= DOCUMENT =
----------
Only around 1% of order will be rejected or cancelled due to the actual slippage is out of Slippage Range set when placing the order or not enough equity for the initial margin.

HEDGING

The ability to hedge allows a trader to hold both buy and sell positions in the same currency pair simultaneously. Traders have the ability to enter the market without choosing a particular direction for a currency pair. Although hedging may mitigate or limit future losses it does not prevent the account from being subjected to further losses altogether. In the forex market a trader is able to fully hedge by quantity but not by price. This is because of the difference between the buy and sell prices, or the spread. Traders are required to put up margin for both sides of a hedged position. Margin requirements can be monitored at all times in the Account Info window. While the ability to hedge is an appealing feature, traders should be aware of the following factors that may affect hedged positions. Please note that hedging is not available when you place the opposite direction trade with AS Streaming order, which means the AS Streaming would close any open position in the opposite direction.

EXCHANGE RATE FLUCTUATIONS (PIP COSTS)

Exchange rate fluctuations, or pip costs, are defined as the value given to a pip movement for a particular currency pair. This cost is the currency amount that will be gained or lost with each pip movement of the currency pair's rate and will be denominated in the currency denomination of the account in which the pair is being traded.

HOLIDAY/WEEKEND EXECUTION

TRADING HOURS

The trading opens on Mondays 6:00am HKT and closes on Saturdays at 5:55 am HKT. Leave Order can be placed/ modified/ cancelled during market/trading close, while no order can be placed during the daily or weekend maintenance hours. The open or close times may be altered for Trading because it relies on prices being offered by third party sources. Outside of these hours, most of the major world banks and financial centres are closed. The lack of liquidity and volume during the weekend impedes execution and price delivery. Please trade with caution during market close and factor all the information described above into any trading decision.

PRICES UPDATING BEFORE THE OPEN

Shortly prior to the open, the Trading Desk refreshes rates to reflect current market pricing in preparation for the open. At this time, trades and orders held over the weekend are subject to execution. Quotes during this time are not executable for new market orders. After the open, traders may place new trades, and cancel or modify existing orders.

GAPPING

Monday's opening prices may or may not be the same as Saturday's closing prices. At times, the prices on the Monday open are near where the prices were on the Saturday close. At other times, there may be a significant difference between Saturday's close and Monday's open. The market may gap if there is a significant news announcement or an economic event changing how the market views the value of a currency. Traders holding positions or orders over the weekend should be fully comfortable with the potential of the market to gap.

ORDER EXECUTION

Limit orders are often filled at the requested price or better. If the price requested (or a better price) is not available in the market, the order will not be filled. If the requested price of a Stop order is reached at the open of the market on Sunday, the order will become a Market order. Limit Entry orders are filled the same way as Limit orders. Stop Entry orders are filled the same way as Stops.
----------
= EXERCISE TASKS =
1) Reproduce the forex trading text between "The trading opens" and "any trading decision.", inclusive.
2) Write the next part of the forex trading text, continuing after its last sentence.
The listing that follows is separate material and unrelated to the forex trading text.
----------
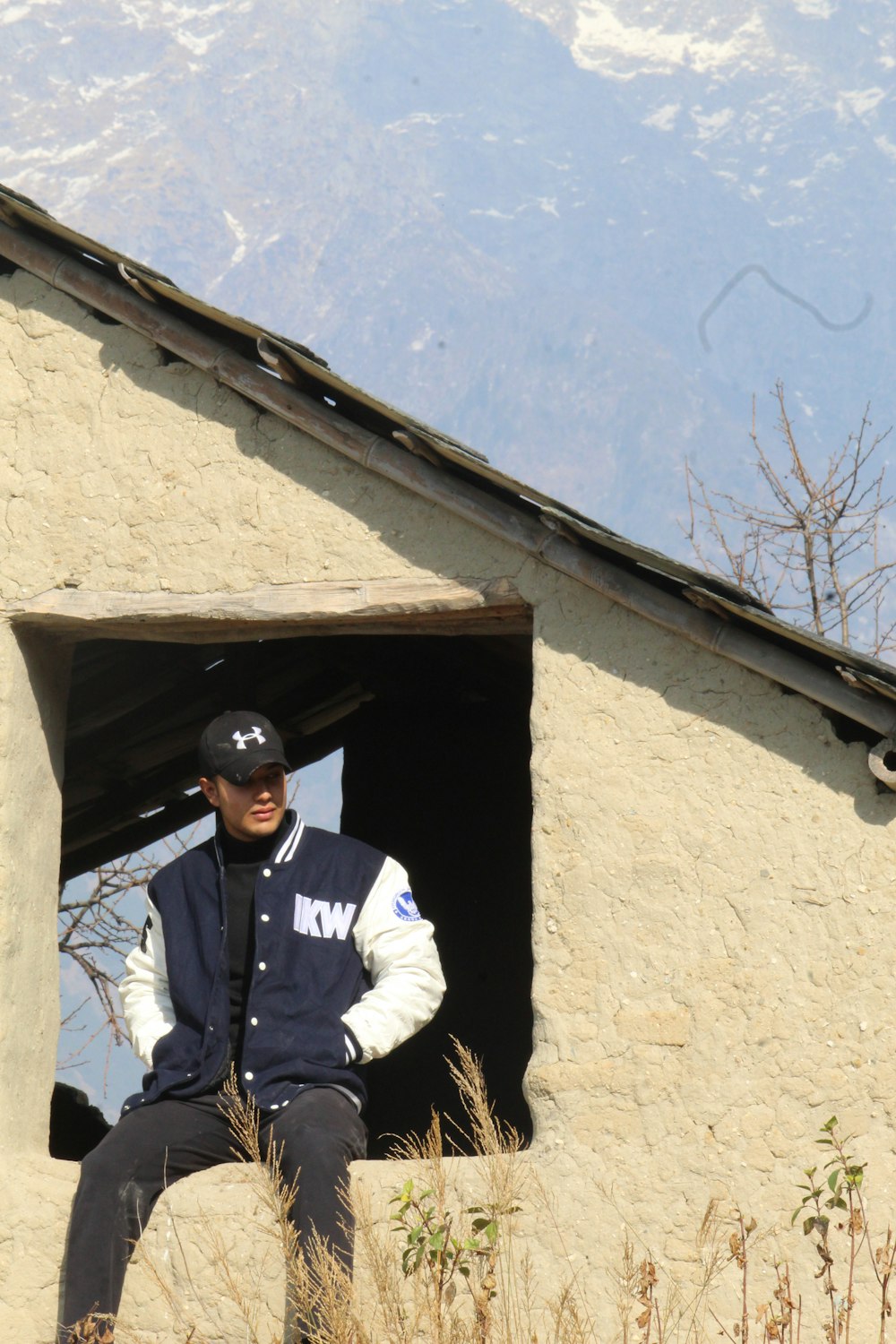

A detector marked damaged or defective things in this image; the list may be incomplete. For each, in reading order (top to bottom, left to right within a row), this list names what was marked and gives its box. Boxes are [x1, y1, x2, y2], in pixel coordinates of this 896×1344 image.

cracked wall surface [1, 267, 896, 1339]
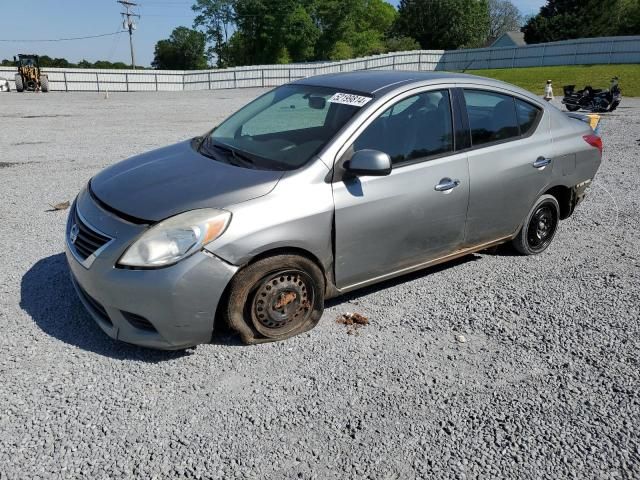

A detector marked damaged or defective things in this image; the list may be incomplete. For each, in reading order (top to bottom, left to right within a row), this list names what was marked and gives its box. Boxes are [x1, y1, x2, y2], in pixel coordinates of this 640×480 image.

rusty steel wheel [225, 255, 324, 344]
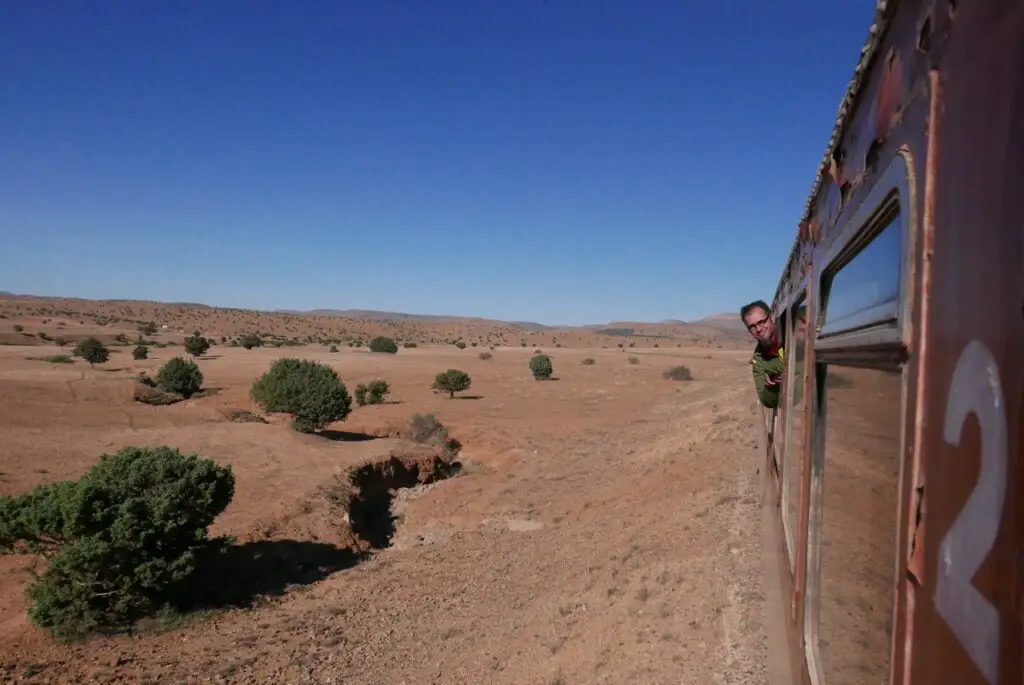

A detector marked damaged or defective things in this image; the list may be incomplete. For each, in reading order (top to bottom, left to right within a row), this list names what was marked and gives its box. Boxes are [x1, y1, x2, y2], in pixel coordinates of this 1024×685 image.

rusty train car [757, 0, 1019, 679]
----------
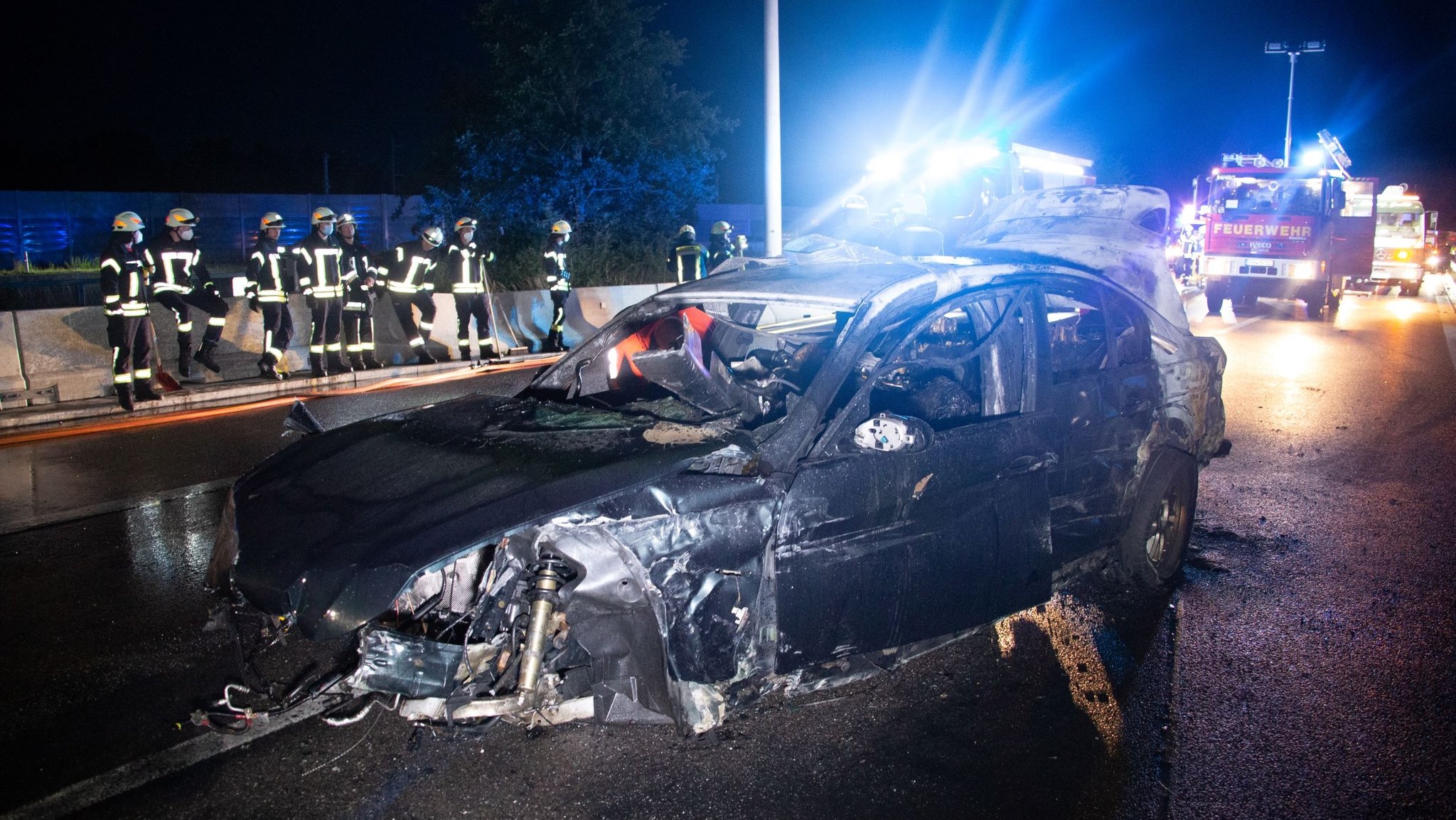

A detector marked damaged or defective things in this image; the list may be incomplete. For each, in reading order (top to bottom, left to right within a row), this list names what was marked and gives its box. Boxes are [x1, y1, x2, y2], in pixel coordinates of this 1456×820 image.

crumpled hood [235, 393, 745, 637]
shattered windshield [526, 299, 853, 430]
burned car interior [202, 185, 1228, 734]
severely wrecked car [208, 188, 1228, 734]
----------
= WRITTEN ANSWERS =
1)
The trading opens on Mondays 6:00am HKT and closes on Saturdays at 5:55 am HKT. Leave Order can be placed/ modified/ cancelled during market/trading close, while no order can be placed during the daily or weekend maintenance hours. The open or close times may be altered for Trading because it relies on prices being offered by third party sources. Outside of these hours, most of the major world banks and financial centres are closed. The lack of liquidity and volume during the weekend impedes execution and price delivery. Please trade with caution during market close and factor all the information described above into any trading decision.

2)
WEEKEND RISK

Traders who fear that the markets may be extremely volatile over the weekend, that gapping may occur, or that the potential for weekend risk is not appropriate for their trading style, may simply close out orders and positions ahead of the weekend. It is imperative that traders who hold open positions over the weekend understand that the potential exists for major economic events and news announcements to affect the value of your underlying positions. Given the volatility expressed in the markets it is not uncommon for prices to be a number of pips away on market open from market close. We encourage all traders to take this into consideration before making a trading decision.

MARGIN CALLS AND CLOSE OUTS

Margin calls are triggered when your account equity falls below maintenance margin requirment (3% of gross principle value of the contract or 60% margin status on Rakuten FX platforms). This occurs when your floating losses reduce your account equity to a level that is less than your maintenance margin requirement.

The idea of margin trading is that your margin acts as a good faith deposit to secure the larger notional value of your position. Margin trading allows traders to hold a position much larger than the actual account value. Rakuten FX trading platform has margin management capabilities, which allow for the use of leverage. Of course, trading on margin comes with risk as leverage may work against you as much as it works for you. If account equity falls below liquidation margin requirements (2% of gross principle value of the contract or 40% margin status on Rakuten FX platfroms), the Rakuten FX trading platform will trigger an order to close all open positions. This occurs when positions have been over-leveraged or trading losses are incurred to the point that insufficient equity exists to maintain current open positions and the account equity falls below liquidation margin level, As a result, all open positions will be closed out (liquidated).The liquidation process is designed to be entirely electronic.

Although the liquidation feature is designed to close positions when account equity falls below the liquidation margin requirements, there may be instances when liquidity does not exist at the exact rate when liquidation is triggered. As a result, account equity can fall below liquidation margin requirements at the time orders are filled, even to the point where account equity becomes negative. Rakuten Securities HK recommends that traders use Stop orders to limit downside risk in lieu of using a liquidation as a final stop.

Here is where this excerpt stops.